- 1975 theatrical poster
- Directed by: Alan Bridges
- Written by: Eric Bercovici Reuben Bercovitch
- Produced by: Eric Bercovici Reuben Bercovitch
- Starring: Cliff Robertson Vanessa Redgrave Susan George
- Cinematography: Arthur Ibbetson
- Edited by: Peter Weatherley
- Music by: John Cameron
- Production company: Lorimar Productions
- Distributed by: EMI Film Distributors
- Release date: June 1975;
- Running time: 90 minutes
- Country: United Kingdom
- Language: English

= Out of Season (1975 film) =

1975 film

Out of Season is a 1975 British drama film directed by Alan Bridges, and starring Vanessa Redgrave, Susan George, and Cliff Robertson. The film follows a mother-daughter duo who run a hotel, before they are visited by a former flame of the mother's. Both the women begin competing for his attention.

It was produced by Lorimar Productions and entered into the 25th Berlin International Film Festival.

==Plot==
Joe Turner returns to a picturesque seaside resort twenty years after he walked out from a romantic relationship with Ann, who still owns and runs the same hotel where he knew her, but she now has a grown daughter named Joanna. Joe and Ann start to renew their relationship, but with interference from Joanna, who flirts with Joe from the moment she meets him and competes with her mother for his attention.

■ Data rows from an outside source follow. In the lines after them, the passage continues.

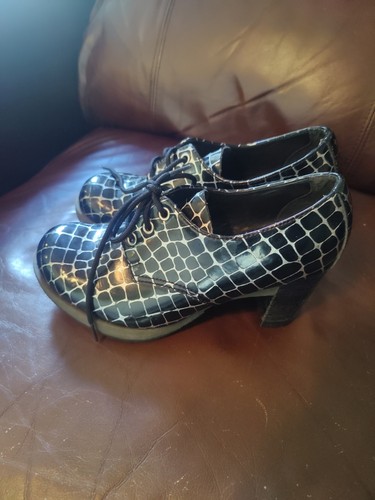 Martens boots womens size 8 - boots,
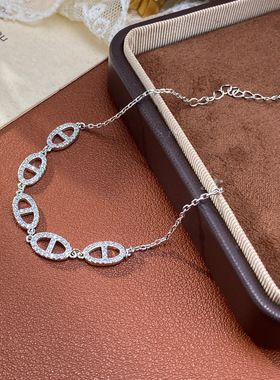 轻奢时尚简约设计感满钻猪鼻子手链气质复古百搭超闪手串字母手饰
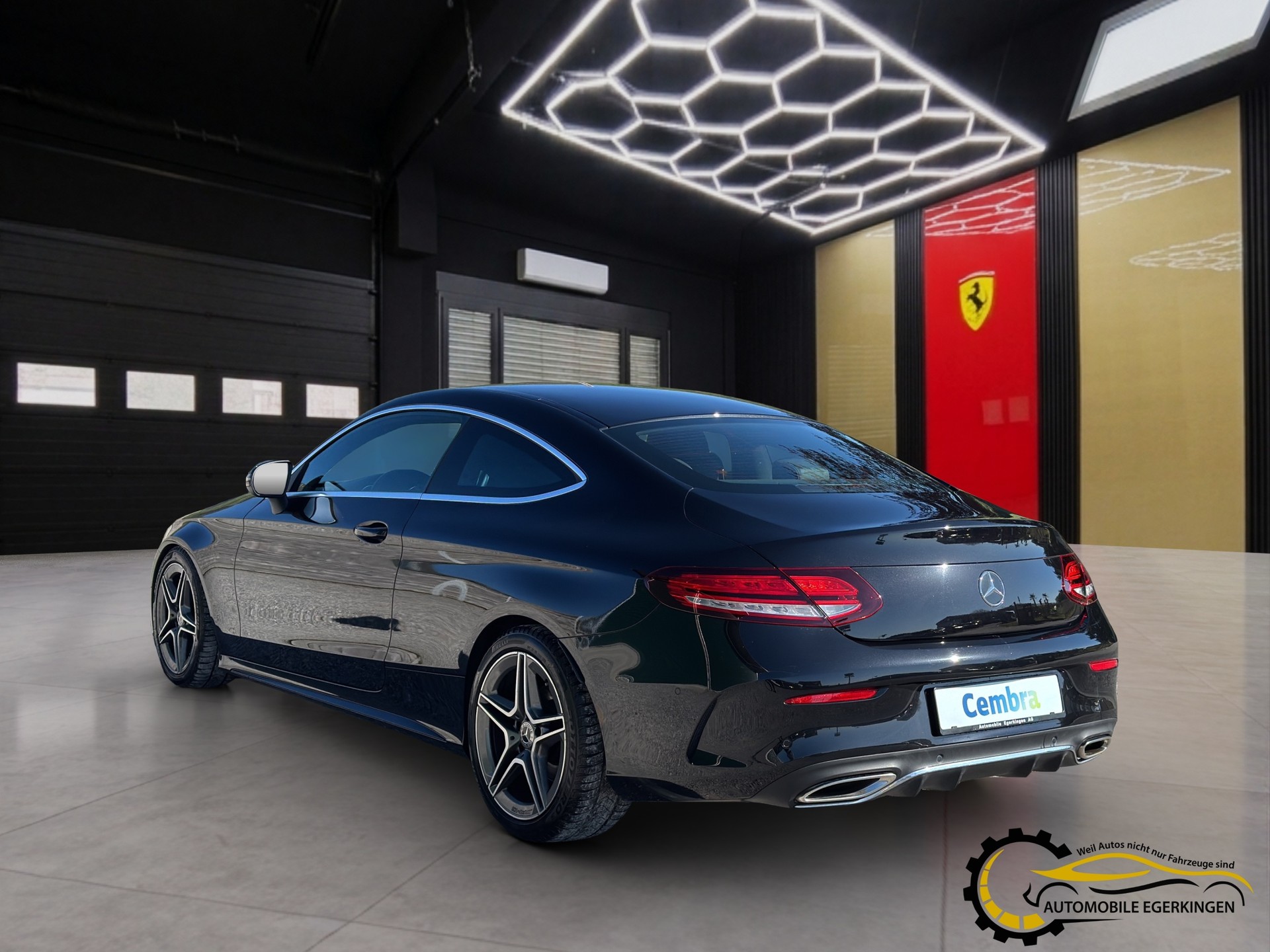 MERCEDES-BENZ C 180 Coupé AMG Line-image-6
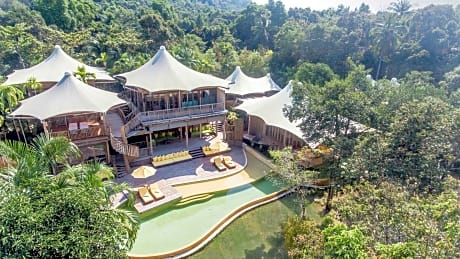 villa five bedrooms with private pool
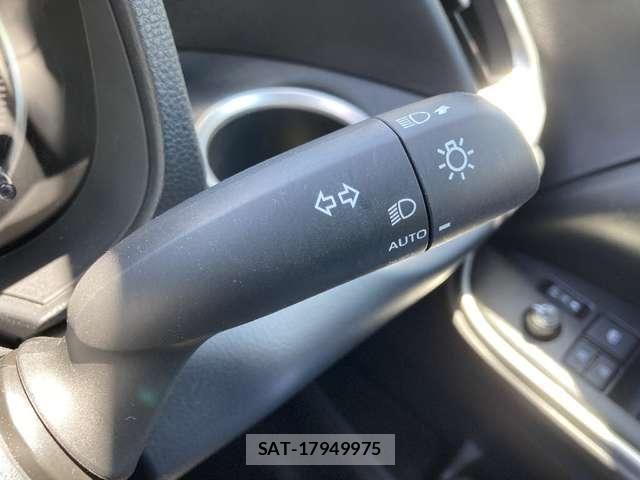 Toyota VOXY 2022-04 7790002-15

Days into Joe's return, an argument with Ann leads to him leaving, but Joanna follows him in the car and asks him to stay. He ignores her, but late that night he returns to the hotel. In his bedroom, Joe unexpectedly discovers one of the women [whose face is not shown] naked in bed and offering herself to him, and he wordlessly joins her. The following morning, Joe joins mother and daughter for breakfast in buoyant mood, and he and Ann continue to revive their relationship, but the evening ends with Joanna announcing that she had been with Joe the previous night. Joe says nothing, but Ann responds by physically dragging Joanna upstairs and locking her in her bedroom. Joe agrees with Ann that he will leave for a few weeks, to attend to some business he has in London, and then come back.

After Ann goes to bed, Joanna escapes out of her window and lets herself back into the hotel, where she finds a drunk Joe sitting alone downstairs and flirts with him. Despite his initial lack of interest, she ignores his attempts to send her back to her room, and eventually he succumbs to her advances and they have sex. Ann catches them in the act and coldly tells Joe that she had previously lied to him when she said Joanna's father was dead, and says there was never anyone else after him, implying that Joe is Joanna's father.

The next day, one of the women is seen leaving the resort by train, while the other woman remains with Joe at the hotel, but their faces are not shown. Joe talks about fixing up the place before next summer season, but the woman says nothing as he sits down to play cards with her.

==Cast==
- Vanessa Redgrave as Ann
- Cliff Robertson as Joe Turner
- Susan George as Joanna
- Edward Evans as Charlie
- Frank Jarvis as Postman

==Production==
===Background===
The film was originally titled Winter Rates and was announced by Daily Variety in 1974 to be starring Redgrave and Oliver Reed. It had an expected budget of approximately $500,000.

===Filming===
Out of Season was filmed at Elstree Studios in Borehamwood, Hertfordshire, and on location in Dorset, primarily at the Isle of Portland, including the village of Chiswell, as well as Lulworth Cove. The sets were designed by the art director Robert Jones. The on location footage was shot over the course of five days in November 1974.

==Reception==
Variety said: "Virtually a three-hander, Out of Season boasts top-notch performances by Redgrave, Robertson and George, a taut script and first-rate direction. Bridges displays his ability to develop and hold obsessive situations, all hints and innuendos, and this ping pong match of the affections often has the suspense of a whodunit." TV Guide awarded the film three stars, commenting: "A small cast in a tight environment makes this film look like exactly what it is - a stage play adapted for the screen." Time Out noted: "The super-smooth Alan Bridges finds himself landed with an impossible project. The dire script wrings every possible cliché out of the situation. The biggest mystery is why this stagey stuff was filmed at all, and why a cast of this calibre should have bothered."

Texas Monthly said: "Out of Season cannot be tolerated at any time of year. If ever a project called for an executioner, this was it, and the presence of Redgrave, Robertson, George and the underrated director Alan Bridges, should not fool anyone into thinking that this frail mash note to father-daughter sex is a Certified Art Film." Film Review Digest Annual wrote: "With Out of Season, it's a shame that so much tender loving care was expended on so uninteresting a film. Whatever it was in Reuben Bercovitch and Eric Bercovici's wan story that intrigued England's gifted Alan Bridges fails to come across."